▶ To be done
Copy out the listing below, replacing "photograph" with "image" and keeping everything else unchanged. Leave the pictures out of your answer.

[START Supplied material]

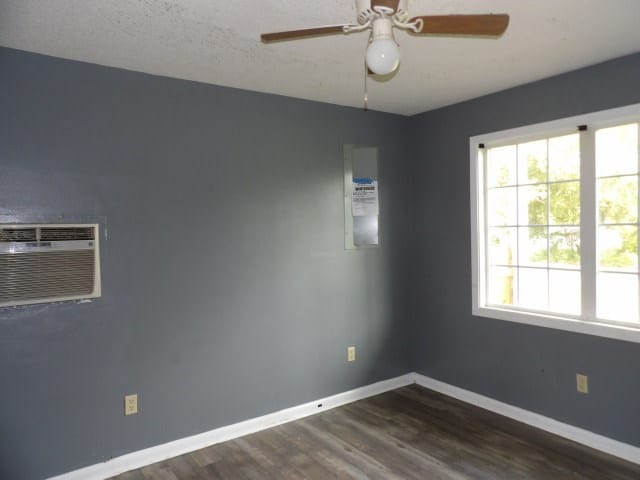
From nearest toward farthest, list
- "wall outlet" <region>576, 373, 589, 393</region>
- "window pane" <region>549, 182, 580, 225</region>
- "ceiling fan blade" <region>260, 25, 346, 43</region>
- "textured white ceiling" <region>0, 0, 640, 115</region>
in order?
"ceiling fan blade" <region>260, 25, 346, 43</region>, "textured white ceiling" <region>0, 0, 640, 115</region>, "wall outlet" <region>576, 373, 589, 393</region>, "window pane" <region>549, 182, 580, 225</region>

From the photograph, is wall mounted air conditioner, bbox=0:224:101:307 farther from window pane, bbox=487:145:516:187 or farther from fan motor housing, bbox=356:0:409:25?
window pane, bbox=487:145:516:187

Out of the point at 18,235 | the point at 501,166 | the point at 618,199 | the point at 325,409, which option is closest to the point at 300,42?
the point at 18,235

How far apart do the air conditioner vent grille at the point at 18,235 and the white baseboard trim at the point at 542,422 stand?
3.31 metres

[END Supplied material]

▶ The output
From nearest toward farthest, list
- "wall outlet" <region>576, 373, 589, 393</region>
- "window pane" <region>549, 182, 580, 225</region>
- "ceiling fan blade" <region>260, 25, 346, 43</region>
- "textured white ceiling" <region>0, 0, 640, 115</region>
in order?
"ceiling fan blade" <region>260, 25, 346, 43</region>, "textured white ceiling" <region>0, 0, 640, 115</region>, "wall outlet" <region>576, 373, 589, 393</region>, "window pane" <region>549, 182, 580, 225</region>

From the image, is wall mounted air conditioner, bbox=0:224:101:307 farther from window pane, bbox=487:145:516:187 or farther from fan motor housing, bbox=356:0:409:25?
window pane, bbox=487:145:516:187

Out of the point at 18,235 | the point at 501,166 | the point at 618,199 | the point at 325,409, which option is closest to the point at 300,42?
the point at 18,235

How far apart do the air conditioner vent grille at the point at 18,235 and the white baseboard trim at the point at 542,422 stand?
3.31 metres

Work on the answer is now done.